Even with al Qaeda in Yemen, however, Saleh and his regime have created the problem, rather than controlled it.
Unlike most Arab governments, Saleh's government welcomed back al Qaeda fighters and other returning jihadists from the Afghan war against the Soviets. Saleh allowed al Qaeda fighters to make their homes in Yemen in what Gregory Johnsen, an expert on al Qaeda in Yemen, calls a "tacit non-aggression pact": Al Qaeda members and leaders could stay in Yemen as long as they didn't attack Yemeni targets, a deal that stuck until the last decade. Saleh's security forces also recruited members of the terrorist group and other jihadists for military campaigns against both northern and southern dissidents in Yemen. He teased U.S. diplomats as late as 2007 with accounts of his latest personal conversations with Jamal al-Badawi, the architect of the 2000 bombing of the USS Cole, according to diplomatic cables released by WikiLeaks.
After al Qaeda fighters in Yemen concocted a near-successful plot to blow up a U.S. passenger jet in December 2009, Barack Obama's administration tried to pressure Saleh into cracking down. Saleh's military has since staged splashy raids on a couple of strongholds of al Qaeda in the Arabian Peninsula, and Saleh's government has accepted a doubling of U.S. aid in the name of fighting al Qaeda. But the regime has failed to kill or capture a single al Qaeda leader in the last two years. And WikiLeaked diplomatic cables recount U.S. diplomats sputtering protests after Saleh apparently diverted U.S. military aid intended for the fight against al Qaeda toward his domestic campaign against northern rebels, who have no connection to the terrorist group.
If anything, al Qaeda's surge in Yemen has been a boon for Saleh, bringing in billions of dollars in international aid -- just as oil revenues are running out.

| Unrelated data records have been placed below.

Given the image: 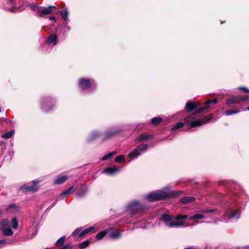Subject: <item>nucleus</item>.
Segmentation results:
<instances>
[{
    "instance_id": "obj_35",
    "label": "nucleus",
    "mask_w": 249,
    "mask_h": 249,
    "mask_svg": "<svg viewBox=\"0 0 249 249\" xmlns=\"http://www.w3.org/2000/svg\"><path fill=\"white\" fill-rule=\"evenodd\" d=\"M116 153L115 152H109L108 153L107 155H106V156H104L103 158H102V160H106L108 159H109V158H110L113 155H114Z\"/></svg>"
},
{
    "instance_id": "obj_17",
    "label": "nucleus",
    "mask_w": 249,
    "mask_h": 249,
    "mask_svg": "<svg viewBox=\"0 0 249 249\" xmlns=\"http://www.w3.org/2000/svg\"><path fill=\"white\" fill-rule=\"evenodd\" d=\"M184 223L183 221H173L171 220L166 223V226L169 228L178 227L183 225Z\"/></svg>"
},
{
    "instance_id": "obj_34",
    "label": "nucleus",
    "mask_w": 249,
    "mask_h": 249,
    "mask_svg": "<svg viewBox=\"0 0 249 249\" xmlns=\"http://www.w3.org/2000/svg\"><path fill=\"white\" fill-rule=\"evenodd\" d=\"M89 240H86L85 241L81 243L80 244L79 247L81 249H84L87 247H88L89 245Z\"/></svg>"
},
{
    "instance_id": "obj_38",
    "label": "nucleus",
    "mask_w": 249,
    "mask_h": 249,
    "mask_svg": "<svg viewBox=\"0 0 249 249\" xmlns=\"http://www.w3.org/2000/svg\"><path fill=\"white\" fill-rule=\"evenodd\" d=\"M82 228H77L72 233L73 236H76L78 235L79 236V233L81 232Z\"/></svg>"
},
{
    "instance_id": "obj_10",
    "label": "nucleus",
    "mask_w": 249,
    "mask_h": 249,
    "mask_svg": "<svg viewBox=\"0 0 249 249\" xmlns=\"http://www.w3.org/2000/svg\"><path fill=\"white\" fill-rule=\"evenodd\" d=\"M53 101L50 98H45L41 101V107L44 111L50 110L53 106Z\"/></svg>"
},
{
    "instance_id": "obj_5",
    "label": "nucleus",
    "mask_w": 249,
    "mask_h": 249,
    "mask_svg": "<svg viewBox=\"0 0 249 249\" xmlns=\"http://www.w3.org/2000/svg\"><path fill=\"white\" fill-rule=\"evenodd\" d=\"M79 87L83 90L91 89L94 88L95 84L93 81H90L88 79L81 78L78 82Z\"/></svg>"
},
{
    "instance_id": "obj_6",
    "label": "nucleus",
    "mask_w": 249,
    "mask_h": 249,
    "mask_svg": "<svg viewBox=\"0 0 249 249\" xmlns=\"http://www.w3.org/2000/svg\"><path fill=\"white\" fill-rule=\"evenodd\" d=\"M240 212L237 210H234L233 208H230L227 210L225 214L224 218H226V221H227L229 219H237L240 217Z\"/></svg>"
},
{
    "instance_id": "obj_39",
    "label": "nucleus",
    "mask_w": 249,
    "mask_h": 249,
    "mask_svg": "<svg viewBox=\"0 0 249 249\" xmlns=\"http://www.w3.org/2000/svg\"><path fill=\"white\" fill-rule=\"evenodd\" d=\"M12 223L13 224V228L16 229L18 226V222L16 218H13L12 220Z\"/></svg>"
},
{
    "instance_id": "obj_9",
    "label": "nucleus",
    "mask_w": 249,
    "mask_h": 249,
    "mask_svg": "<svg viewBox=\"0 0 249 249\" xmlns=\"http://www.w3.org/2000/svg\"><path fill=\"white\" fill-rule=\"evenodd\" d=\"M39 181L34 180L32 182L22 186L20 187V189L22 190L29 191V192H35L36 191L38 186V183Z\"/></svg>"
},
{
    "instance_id": "obj_45",
    "label": "nucleus",
    "mask_w": 249,
    "mask_h": 249,
    "mask_svg": "<svg viewBox=\"0 0 249 249\" xmlns=\"http://www.w3.org/2000/svg\"><path fill=\"white\" fill-rule=\"evenodd\" d=\"M184 249H193V248H185Z\"/></svg>"
},
{
    "instance_id": "obj_40",
    "label": "nucleus",
    "mask_w": 249,
    "mask_h": 249,
    "mask_svg": "<svg viewBox=\"0 0 249 249\" xmlns=\"http://www.w3.org/2000/svg\"><path fill=\"white\" fill-rule=\"evenodd\" d=\"M8 242L4 239L0 240V249L4 247Z\"/></svg>"
},
{
    "instance_id": "obj_2",
    "label": "nucleus",
    "mask_w": 249,
    "mask_h": 249,
    "mask_svg": "<svg viewBox=\"0 0 249 249\" xmlns=\"http://www.w3.org/2000/svg\"><path fill=\"white\" fill-rule=\"evenodd\" d=\"M168 188H164L163 190H158L150 193L146 196V198L149 201H155L163 199L166 197H175L179 195L181 193L180 191H172L167 192Z\"/></svg>"
},
{
    "instance_id": "obj_4",
    "label": "nucleus",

Saleh's administration has shown every intention of milking U.S. security worries over al Qaeda for all they are worth. His regime has been quick to amplify Western concerns that any popular challenge to his regime might provide an opening for al Qaeda. In a Feb. 8 interview about the protests in Yemen, CNN asked Yemen Prime Minister Ali Mujawar: "Is there a level of concern here that the more political turmoil there is, the more that a group like al Qaeda could benefit from that?"
"Absolutely," the prime minister answered. "Everything is possible. Honestly, everything is possible."
Saleh has long held power by keeping Yemenis on edge, by keeping allies and rivals uncertain, and by impressing his supporters with the dangers he is keeping at bay. He's doing the same now with the United States and al Qaeda. But it's hard to imagine a country where it's more vital that the United States move to stave off chaos now, by pushing for the kind of broad-based, accountable, and representative political system that would provide true stability.
It would be wise to start right now. Regardless of claims of snake-dancing prowess, Saleh isn't the only man who can govern Yemen, and he's far from the best. The country has technocrats and tribal and business leaders who could prove viable candidates for democratic competition. The United States could condition aid to actual political opening, so that civil and political participation, now co-opted by Saleh's patronage systems, bring forward Yemen's more capable leaders to face the troubles ahead. Because the only certainty about Saleh is that he'll bring Yemen even more.